Let $a,b,c,d\geq0$ satisfying $a+b+c+d=4$ . Prove $$\sqrt{a^3+b^3+c^3+d^3}+2(\sqrt3 -1)abcd\geq\sqrt{3(abc+abd+acd+bcd)}$$
Attempt: $a^3+b^3+c^3+d^3=(a+b+c+d)(a^2+b^2+c^2+d^2-ab-bc-cd-da-ac-bd)+3(abc+abd+acd+bcd)$ .
Let's try it with Vasc's EV. Who knows?
Yes, EV helps here!
We need to prove that: $$\sum_{cyc}a^3+8(2-\sqrt3)a^2b^2c^2d^2+4(\sqrt3-1)abcd\sqrt{\sum_{cyc}a^3}\geq3\sum_{cyc}abc.$$
Now, by the Vasc's EV Method we can prove that: $$8(2-\sqrt3)a^2b^2c^2d^2+4(\sqrt3-1)abcd\sqrt{\sum_{cyc}a^3}\geq\frac{42abcd(a+b+c+d)^2}{5(a^3+b^3+c^3+d^3)+(a+b+c+d)^3}$$ or $$2(2-\sqrt3)abcd+(\sqrt3-1)\sqrt{\sum_{cyc}a^3}\geq\frac{168}{5(a^3+b^3+c^3+d^3)+64}.$$ Indeed, let $a^3+b^3+c^3+d^3=const.$
Thus, by corollary 1.8 (b) here:
https://www.emis.de/journals/JIPAM/images/059_06_JIPAM/059_06.pdf
$abcd$ gets a minimal value for an equality case of three variables.
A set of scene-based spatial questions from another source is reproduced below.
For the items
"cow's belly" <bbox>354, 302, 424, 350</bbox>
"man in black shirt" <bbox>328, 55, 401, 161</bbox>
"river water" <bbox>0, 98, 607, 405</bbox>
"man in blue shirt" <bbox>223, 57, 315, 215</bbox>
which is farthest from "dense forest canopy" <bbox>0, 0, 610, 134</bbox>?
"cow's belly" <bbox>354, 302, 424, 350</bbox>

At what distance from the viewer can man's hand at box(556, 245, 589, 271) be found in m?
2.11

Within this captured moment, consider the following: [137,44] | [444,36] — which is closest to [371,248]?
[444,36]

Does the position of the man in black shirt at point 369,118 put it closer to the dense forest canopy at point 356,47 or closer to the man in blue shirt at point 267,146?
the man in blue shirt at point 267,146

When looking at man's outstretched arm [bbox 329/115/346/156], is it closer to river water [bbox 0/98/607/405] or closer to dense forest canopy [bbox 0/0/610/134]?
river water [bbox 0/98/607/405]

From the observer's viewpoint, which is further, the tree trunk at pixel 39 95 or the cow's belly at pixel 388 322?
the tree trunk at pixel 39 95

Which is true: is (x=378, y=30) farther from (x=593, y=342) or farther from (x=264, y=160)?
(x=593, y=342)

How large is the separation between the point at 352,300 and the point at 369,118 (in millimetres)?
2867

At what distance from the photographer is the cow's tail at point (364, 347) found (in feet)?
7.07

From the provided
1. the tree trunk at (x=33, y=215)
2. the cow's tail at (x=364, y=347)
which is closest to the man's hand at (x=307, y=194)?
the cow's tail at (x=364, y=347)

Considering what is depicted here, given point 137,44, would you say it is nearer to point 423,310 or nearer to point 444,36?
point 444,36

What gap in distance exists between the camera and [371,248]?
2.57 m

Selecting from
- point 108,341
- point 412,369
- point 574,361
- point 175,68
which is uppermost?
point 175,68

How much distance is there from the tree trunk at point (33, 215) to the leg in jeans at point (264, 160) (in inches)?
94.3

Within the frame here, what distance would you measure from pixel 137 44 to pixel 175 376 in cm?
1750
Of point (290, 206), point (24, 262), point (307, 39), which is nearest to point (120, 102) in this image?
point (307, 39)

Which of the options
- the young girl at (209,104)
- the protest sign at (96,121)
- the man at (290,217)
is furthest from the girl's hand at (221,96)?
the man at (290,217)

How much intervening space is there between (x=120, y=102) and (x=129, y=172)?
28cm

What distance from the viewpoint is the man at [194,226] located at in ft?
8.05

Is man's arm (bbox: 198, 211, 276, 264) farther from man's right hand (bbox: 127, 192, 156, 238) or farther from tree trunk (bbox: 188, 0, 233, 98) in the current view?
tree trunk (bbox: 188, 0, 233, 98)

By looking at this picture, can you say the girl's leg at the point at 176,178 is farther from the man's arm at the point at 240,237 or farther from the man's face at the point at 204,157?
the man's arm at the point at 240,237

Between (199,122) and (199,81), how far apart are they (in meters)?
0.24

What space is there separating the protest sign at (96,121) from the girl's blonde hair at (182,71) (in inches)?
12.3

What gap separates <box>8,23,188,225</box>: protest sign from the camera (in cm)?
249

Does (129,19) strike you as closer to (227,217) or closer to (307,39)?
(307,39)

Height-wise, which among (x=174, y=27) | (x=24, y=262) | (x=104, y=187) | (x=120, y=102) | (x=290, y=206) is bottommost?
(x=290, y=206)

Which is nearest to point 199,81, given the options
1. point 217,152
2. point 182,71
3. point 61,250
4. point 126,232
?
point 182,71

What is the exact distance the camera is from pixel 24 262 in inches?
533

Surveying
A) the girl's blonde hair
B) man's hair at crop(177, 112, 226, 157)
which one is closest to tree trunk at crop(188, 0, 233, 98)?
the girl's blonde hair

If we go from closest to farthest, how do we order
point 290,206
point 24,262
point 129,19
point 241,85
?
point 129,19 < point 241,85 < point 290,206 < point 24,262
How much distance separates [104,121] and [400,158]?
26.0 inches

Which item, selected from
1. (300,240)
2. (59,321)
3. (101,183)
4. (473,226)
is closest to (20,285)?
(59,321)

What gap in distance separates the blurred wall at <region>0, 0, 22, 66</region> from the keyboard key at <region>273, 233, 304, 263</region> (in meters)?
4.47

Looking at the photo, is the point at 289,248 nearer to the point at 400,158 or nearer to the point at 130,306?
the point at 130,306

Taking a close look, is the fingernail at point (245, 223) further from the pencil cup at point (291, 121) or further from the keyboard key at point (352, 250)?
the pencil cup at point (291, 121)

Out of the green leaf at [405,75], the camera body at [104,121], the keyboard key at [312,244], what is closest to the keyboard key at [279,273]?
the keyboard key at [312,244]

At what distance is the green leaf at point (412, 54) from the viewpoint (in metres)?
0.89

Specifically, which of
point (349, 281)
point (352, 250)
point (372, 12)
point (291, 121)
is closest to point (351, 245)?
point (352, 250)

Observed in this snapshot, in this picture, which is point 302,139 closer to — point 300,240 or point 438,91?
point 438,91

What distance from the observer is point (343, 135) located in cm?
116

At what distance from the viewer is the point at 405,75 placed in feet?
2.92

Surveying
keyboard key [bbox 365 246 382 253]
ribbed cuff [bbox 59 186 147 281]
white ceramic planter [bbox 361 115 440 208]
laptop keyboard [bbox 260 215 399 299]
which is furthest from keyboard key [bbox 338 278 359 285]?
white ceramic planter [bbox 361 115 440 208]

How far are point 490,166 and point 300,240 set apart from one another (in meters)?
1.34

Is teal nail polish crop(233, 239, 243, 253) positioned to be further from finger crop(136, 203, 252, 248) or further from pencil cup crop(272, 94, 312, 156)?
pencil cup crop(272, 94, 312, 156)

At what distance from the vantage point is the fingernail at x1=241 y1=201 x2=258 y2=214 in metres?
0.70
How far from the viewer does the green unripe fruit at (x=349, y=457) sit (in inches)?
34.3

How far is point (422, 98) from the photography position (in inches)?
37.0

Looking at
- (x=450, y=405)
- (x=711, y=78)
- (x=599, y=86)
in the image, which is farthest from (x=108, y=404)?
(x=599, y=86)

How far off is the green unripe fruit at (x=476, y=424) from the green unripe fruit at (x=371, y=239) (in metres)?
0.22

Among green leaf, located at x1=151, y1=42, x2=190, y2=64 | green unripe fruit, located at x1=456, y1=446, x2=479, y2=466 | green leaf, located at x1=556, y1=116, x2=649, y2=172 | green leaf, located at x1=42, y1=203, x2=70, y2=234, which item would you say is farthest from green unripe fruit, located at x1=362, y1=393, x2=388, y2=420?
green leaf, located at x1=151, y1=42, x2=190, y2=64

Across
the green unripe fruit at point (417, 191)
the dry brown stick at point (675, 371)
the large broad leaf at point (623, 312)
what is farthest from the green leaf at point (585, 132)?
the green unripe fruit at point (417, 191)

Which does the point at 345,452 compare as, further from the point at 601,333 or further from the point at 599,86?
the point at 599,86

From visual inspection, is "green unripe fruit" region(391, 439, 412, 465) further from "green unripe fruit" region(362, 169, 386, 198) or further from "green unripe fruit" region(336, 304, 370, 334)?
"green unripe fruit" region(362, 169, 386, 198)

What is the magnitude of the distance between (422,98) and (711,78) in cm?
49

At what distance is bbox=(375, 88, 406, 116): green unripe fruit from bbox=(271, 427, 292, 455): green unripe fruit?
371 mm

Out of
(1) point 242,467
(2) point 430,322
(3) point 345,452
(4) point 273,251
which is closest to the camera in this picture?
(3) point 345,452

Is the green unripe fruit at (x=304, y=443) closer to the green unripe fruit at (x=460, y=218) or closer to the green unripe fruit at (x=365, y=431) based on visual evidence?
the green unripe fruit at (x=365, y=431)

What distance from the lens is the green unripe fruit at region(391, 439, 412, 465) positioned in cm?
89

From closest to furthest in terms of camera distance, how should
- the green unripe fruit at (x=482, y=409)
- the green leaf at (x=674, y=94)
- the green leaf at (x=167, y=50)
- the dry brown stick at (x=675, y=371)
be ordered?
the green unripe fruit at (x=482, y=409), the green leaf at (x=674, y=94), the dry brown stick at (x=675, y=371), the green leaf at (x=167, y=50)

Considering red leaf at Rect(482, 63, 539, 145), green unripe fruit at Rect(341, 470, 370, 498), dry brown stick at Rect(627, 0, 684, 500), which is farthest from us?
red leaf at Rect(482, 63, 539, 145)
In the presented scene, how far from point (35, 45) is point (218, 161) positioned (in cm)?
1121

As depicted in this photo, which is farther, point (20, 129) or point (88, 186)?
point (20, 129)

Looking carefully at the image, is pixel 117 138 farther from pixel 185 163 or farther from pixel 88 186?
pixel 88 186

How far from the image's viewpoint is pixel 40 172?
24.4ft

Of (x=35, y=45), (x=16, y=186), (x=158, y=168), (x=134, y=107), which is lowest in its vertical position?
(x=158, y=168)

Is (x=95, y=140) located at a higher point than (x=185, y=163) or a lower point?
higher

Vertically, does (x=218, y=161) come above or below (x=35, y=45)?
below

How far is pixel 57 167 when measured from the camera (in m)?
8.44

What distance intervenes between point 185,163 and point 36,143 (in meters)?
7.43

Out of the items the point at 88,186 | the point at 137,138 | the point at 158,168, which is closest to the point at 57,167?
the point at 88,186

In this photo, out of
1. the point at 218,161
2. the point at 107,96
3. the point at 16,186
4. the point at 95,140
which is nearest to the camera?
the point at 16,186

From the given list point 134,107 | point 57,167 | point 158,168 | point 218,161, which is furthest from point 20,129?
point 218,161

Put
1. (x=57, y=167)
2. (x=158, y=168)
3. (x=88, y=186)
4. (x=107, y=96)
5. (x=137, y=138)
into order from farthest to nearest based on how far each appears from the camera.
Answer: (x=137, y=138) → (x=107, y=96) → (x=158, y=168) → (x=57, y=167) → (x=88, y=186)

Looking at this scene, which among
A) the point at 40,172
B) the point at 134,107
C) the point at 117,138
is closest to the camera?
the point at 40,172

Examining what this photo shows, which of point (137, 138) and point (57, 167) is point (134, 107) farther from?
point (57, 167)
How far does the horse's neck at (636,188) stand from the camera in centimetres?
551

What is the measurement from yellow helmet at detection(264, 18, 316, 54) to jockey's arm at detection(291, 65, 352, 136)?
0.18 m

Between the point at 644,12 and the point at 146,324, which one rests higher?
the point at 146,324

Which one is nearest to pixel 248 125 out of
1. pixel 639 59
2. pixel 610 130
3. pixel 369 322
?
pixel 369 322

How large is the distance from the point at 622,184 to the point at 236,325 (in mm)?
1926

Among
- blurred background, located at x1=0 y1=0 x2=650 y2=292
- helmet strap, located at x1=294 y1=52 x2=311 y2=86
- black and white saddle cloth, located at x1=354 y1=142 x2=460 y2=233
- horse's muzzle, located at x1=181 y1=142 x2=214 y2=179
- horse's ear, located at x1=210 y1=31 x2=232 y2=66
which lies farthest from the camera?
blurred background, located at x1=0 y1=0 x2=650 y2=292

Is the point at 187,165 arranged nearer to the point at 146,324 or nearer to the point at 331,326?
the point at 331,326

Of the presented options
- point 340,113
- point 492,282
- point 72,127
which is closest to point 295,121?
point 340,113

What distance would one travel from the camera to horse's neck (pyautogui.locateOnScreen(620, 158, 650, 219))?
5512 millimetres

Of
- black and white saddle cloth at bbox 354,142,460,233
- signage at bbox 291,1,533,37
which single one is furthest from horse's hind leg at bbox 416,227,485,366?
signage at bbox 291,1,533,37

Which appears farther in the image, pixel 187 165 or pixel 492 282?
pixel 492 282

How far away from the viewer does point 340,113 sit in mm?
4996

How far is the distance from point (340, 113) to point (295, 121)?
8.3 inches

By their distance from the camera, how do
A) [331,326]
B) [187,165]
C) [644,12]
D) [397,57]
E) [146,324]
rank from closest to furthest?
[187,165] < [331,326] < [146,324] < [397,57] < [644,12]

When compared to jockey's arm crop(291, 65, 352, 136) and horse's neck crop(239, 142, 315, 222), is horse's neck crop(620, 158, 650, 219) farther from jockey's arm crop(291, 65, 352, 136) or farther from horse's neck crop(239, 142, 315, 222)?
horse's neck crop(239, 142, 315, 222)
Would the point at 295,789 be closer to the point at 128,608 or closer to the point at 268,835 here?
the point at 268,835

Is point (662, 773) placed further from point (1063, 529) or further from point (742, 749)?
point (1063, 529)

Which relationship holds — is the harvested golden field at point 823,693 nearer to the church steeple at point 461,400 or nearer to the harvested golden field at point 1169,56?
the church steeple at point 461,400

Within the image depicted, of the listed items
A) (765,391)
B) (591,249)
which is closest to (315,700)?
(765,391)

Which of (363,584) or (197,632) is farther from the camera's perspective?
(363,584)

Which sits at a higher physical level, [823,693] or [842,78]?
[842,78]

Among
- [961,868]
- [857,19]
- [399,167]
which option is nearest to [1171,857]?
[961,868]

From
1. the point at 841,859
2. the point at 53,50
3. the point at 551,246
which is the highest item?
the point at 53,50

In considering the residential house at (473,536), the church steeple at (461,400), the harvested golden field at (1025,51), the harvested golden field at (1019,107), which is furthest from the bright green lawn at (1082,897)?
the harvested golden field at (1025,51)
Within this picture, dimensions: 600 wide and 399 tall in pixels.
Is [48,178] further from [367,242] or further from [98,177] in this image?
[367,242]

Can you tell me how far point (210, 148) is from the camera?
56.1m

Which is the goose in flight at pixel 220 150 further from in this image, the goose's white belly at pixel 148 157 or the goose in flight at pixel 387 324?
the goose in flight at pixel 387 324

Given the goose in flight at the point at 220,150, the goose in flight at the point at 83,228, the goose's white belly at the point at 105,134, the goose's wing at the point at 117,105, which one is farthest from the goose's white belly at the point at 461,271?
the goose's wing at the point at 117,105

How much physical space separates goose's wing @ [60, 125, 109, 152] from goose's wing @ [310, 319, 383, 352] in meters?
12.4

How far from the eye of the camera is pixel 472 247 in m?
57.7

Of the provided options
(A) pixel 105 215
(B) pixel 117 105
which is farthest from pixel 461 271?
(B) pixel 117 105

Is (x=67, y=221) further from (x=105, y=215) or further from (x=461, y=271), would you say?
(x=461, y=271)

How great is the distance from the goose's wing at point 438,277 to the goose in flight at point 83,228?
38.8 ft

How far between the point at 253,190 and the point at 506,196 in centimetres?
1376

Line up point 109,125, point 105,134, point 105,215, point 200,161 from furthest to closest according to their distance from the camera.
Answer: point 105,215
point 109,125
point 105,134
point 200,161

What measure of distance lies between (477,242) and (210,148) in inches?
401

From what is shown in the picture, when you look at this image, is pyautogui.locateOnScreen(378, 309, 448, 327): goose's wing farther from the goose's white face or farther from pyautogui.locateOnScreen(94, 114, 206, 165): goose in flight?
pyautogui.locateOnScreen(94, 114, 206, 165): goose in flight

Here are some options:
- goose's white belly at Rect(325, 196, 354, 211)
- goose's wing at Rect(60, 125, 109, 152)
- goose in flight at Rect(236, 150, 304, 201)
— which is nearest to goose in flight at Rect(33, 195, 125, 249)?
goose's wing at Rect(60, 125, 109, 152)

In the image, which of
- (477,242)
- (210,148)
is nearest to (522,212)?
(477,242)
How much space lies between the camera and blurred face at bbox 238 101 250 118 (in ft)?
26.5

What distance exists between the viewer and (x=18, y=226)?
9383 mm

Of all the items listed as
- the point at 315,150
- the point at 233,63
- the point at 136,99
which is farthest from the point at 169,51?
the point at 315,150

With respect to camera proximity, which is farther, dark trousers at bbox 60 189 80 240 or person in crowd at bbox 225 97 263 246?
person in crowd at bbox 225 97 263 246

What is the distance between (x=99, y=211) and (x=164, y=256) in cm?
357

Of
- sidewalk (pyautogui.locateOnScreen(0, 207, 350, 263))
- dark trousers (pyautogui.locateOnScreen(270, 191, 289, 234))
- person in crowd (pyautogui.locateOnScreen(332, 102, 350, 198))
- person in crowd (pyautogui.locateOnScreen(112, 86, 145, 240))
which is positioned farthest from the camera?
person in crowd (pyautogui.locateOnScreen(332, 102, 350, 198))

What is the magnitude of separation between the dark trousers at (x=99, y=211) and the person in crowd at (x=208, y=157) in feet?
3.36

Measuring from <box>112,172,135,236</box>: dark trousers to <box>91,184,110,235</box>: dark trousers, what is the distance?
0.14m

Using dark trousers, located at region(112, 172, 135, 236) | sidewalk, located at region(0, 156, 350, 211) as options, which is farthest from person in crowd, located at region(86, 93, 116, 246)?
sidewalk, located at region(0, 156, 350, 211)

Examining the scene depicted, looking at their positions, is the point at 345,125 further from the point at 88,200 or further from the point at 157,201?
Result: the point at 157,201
Let $b=c=a$ and $d=4-3a$, where $0\leq a\leq \frac{4}{3}.$
Thus, we need to prove that: $$2(2-\sqrt3)a^3(4-3a)+(\sqrt3-1)\sqrt{3a^3+(4-3a)^3}\geq\frac{168}{5(3a^3+(4-3a)^3)+64},$$ which is true by hand, but here WA is better:
https://www.wolframalpha.com/input/?i=min%7B2%282-sqrt3%29x%5E3%284-3x%29%2B%28sqrt3-1%29sqrt%283x%5E3%2B%284-3x%29%5E3%29-168%2F%285%283x%5E3%2B%284-3x%29%5E3%29%2B64%29%7D%2C0%3Cx%3C4%2F3
Id est, it's enough to prove that: $$a^3+b^3+c^3+d^3+\frac{42abcd(a+b+c+d)^2}{5(a^3+b^3+c^3+d^3)+(a+b+c+d)^3}\geq3(abc+abd+acd+bcd),$$ which is true by BW:
Let $a=\min\{a,b,c,d\}$, $b=a+u,$ $c=a+v$ and $d=a+w$.
Thus, we need to prove that: $$4\sum_{cyc}(3u^2-2uv)a^4+\sum_{cyc}\left(35u^3-19u^2v-19u^2w+\frac{22}{3}uvw\right)a^3+$$ $$+\sum_{cyc}(36u^4-13u^3v-13u^3w+22u^2v^2-31u^2vw)a^2+$$ $$+\sum_{cyc}(15u^5-u^4v-u^4w+12u^3v^2+12u^3w^2-23u^3vw-14u^2v^2w)a+$$+ $$+\frac{1}{3}(5(u^3+v^3+w^3)+(u+v+w)^3)(u^3+v^3+w^3-3uvw)\geq0,$$ which is true by Schur and Muirhead.